Il fut un temps où les emprises du cheval et de la voile configuraient les cartes terrestres et maritimes. Il fut un temps où la vapeur et les chemins de fer restructurèrent l'espace par le nouveau réseau de relations qu'ils tissèrent avec ses noeuds mais aussi avec ses espaces laissés libres. Puis ce fut autour de l'automobile et des routes, des avions et de leurs lignes aériennes de mailler l'espace de toiles nouvelles.Dans tous ces cas de figure les communications restaient, différemment bien sûr, liées à leur condition d'espace et de temps Et puis, vinrent avec le télégraphe, le téléphone filaire, la radio, la télévision, Internet, la téléphonie sans fil des moyens de communication dressant à leur tour des maillages nouveaux. Les moyens d'information instantanés contemporains font que les communications tendent à ne plus dépendre de leurs conditions spatiales et temporelles.

** De nouveaux maillages. Dans l'espace nouveau, l'homme de ce début de troisième millénaire ne se définit plus par par le lieu d'appartenance où il vit ; téléphone mobile et ordinateur portable libèrent l'adresse du lieu d'appel et l'adresse de réception. Sur la Toile il navigue à travers le monde sans se déplacer, consulte ses mails ici où là, c'est-à-dire de n'importe où. Le lieu d'où il vient ne suffit plus à définir l'homme. Il est d'ici ou d'ailleurs. Il est qui il est, un point c'est tout. La jeunesse contemporaine a autant de mal à appréhender le comportement des moins jeunes envers les nouvelles technologies quà saisir l'espace ancien où l'information circulait mal et lentement. La rapidité des communications permet virtuellement de prendre connaissance de tout ou partie de la mémoire globale et collective disponible de la communauté des hommes, à tout moment, à toute personne indépendamment du lieu de requête..Hier encore un lien étroit unissait l'homme, son nom et ... son domicile ainsi que tout ce qui pouvait s'y rattacher. Quiconque pouvait entrer en relation avec la personne que son adresse permettait de situer. Aujourd'hui déjà en partie et plus encore demain les nouvelles technologies d'information et de communication rendront les hommes moins dépendants du lieu. Téléphone mobile et ordinateur portable - lorsqu'ils se généraliseront - conduiront les hommes à vivre et à penser autrement.
Dorénavant qui est mon voisin ? Je peux ignorer celui qui vit à la porte d' à côté et être en relation étroite avec celui résidant dans l'autre hémisphère. Du fait de l'accès à l'espace global et au temps réel que permettent ces NTIC l'enracinement local ne sera plus ce qu'il était, les relations de voisinage et la catégorie de prochain elle-même ne seront plus les mêmes puisque ce dernier pourra être lointain.La mobilité modifie l'espace. Il y a passage du local au global, du lieu au non-lieu.
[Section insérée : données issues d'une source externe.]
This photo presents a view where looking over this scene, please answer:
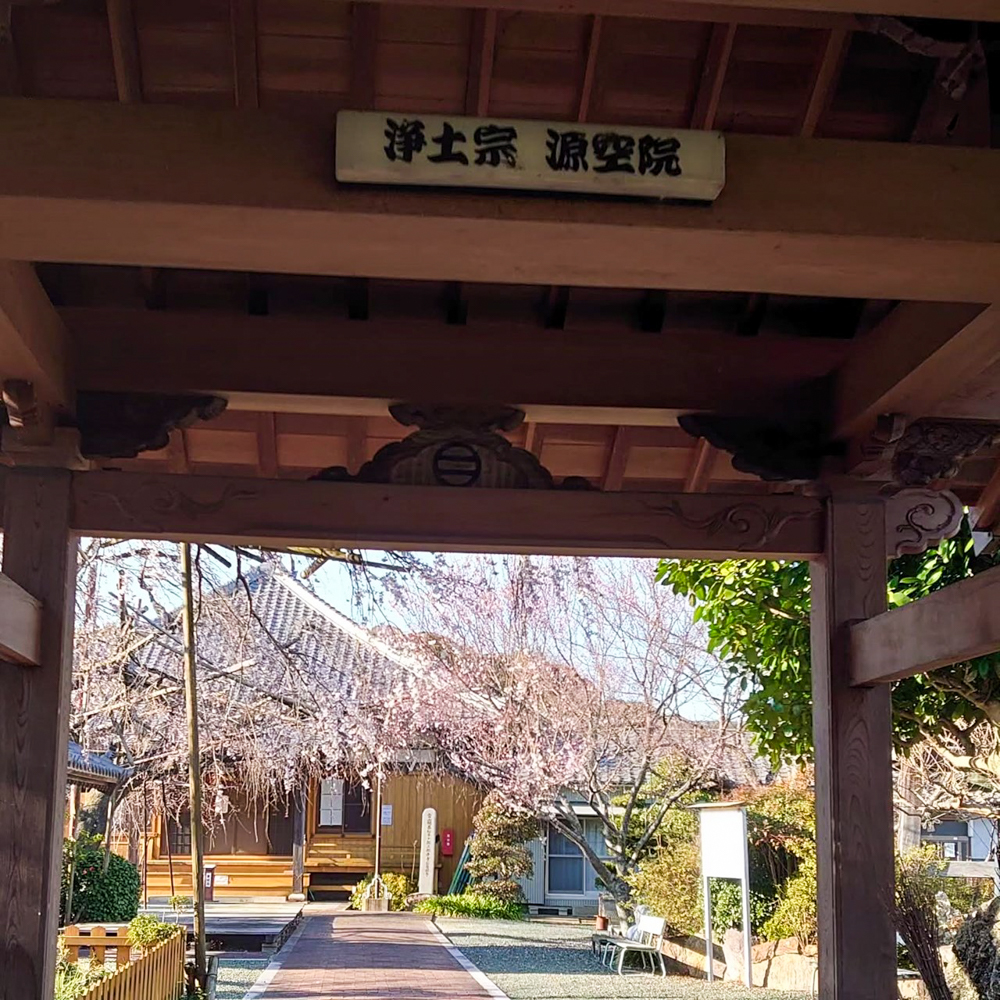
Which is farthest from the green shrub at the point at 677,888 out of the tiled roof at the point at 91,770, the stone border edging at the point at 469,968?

Avec l'ordinateur de bureau ou le téléphone filaire n'avait pas encore était séparée de sa localisation spatiale. Avec la généralisation de la wi-fi, l'homo connecticus pourra théoriquement disposer où qu'il soit des mêmes services que depuis son espace privatif.

Aujourd'hui comme hier, les changements techniques génèrent des mutations culturelles. Les NTIC, non seulement véhiculent des idées, mais elles contribuent aussi à leur élaboration et à leur évolution. Par leurs pratiques, leurs manières d'être et de se comporter, en bref par les codes partagés les "générations nouvelles technologies" font émerger une certaine
culture numérique différente de la vision classique de la culture.
De plus en plus de domaines vont prendre leurs quartiers sur le Web. Les effets accompagnant ce basculement du monde réel vers le cyberespace restent encore difficiles à saisir. Les changements de vie qui s'annoncent ne peuvent encore que soulever perplexité et interrogations. Sans doute, est-ce moins les technologies en elles-mêmes qui changent la société que la réappropriation sociale de certaines d'entre elles qu'en font les hommes en fonction de leurs besoins.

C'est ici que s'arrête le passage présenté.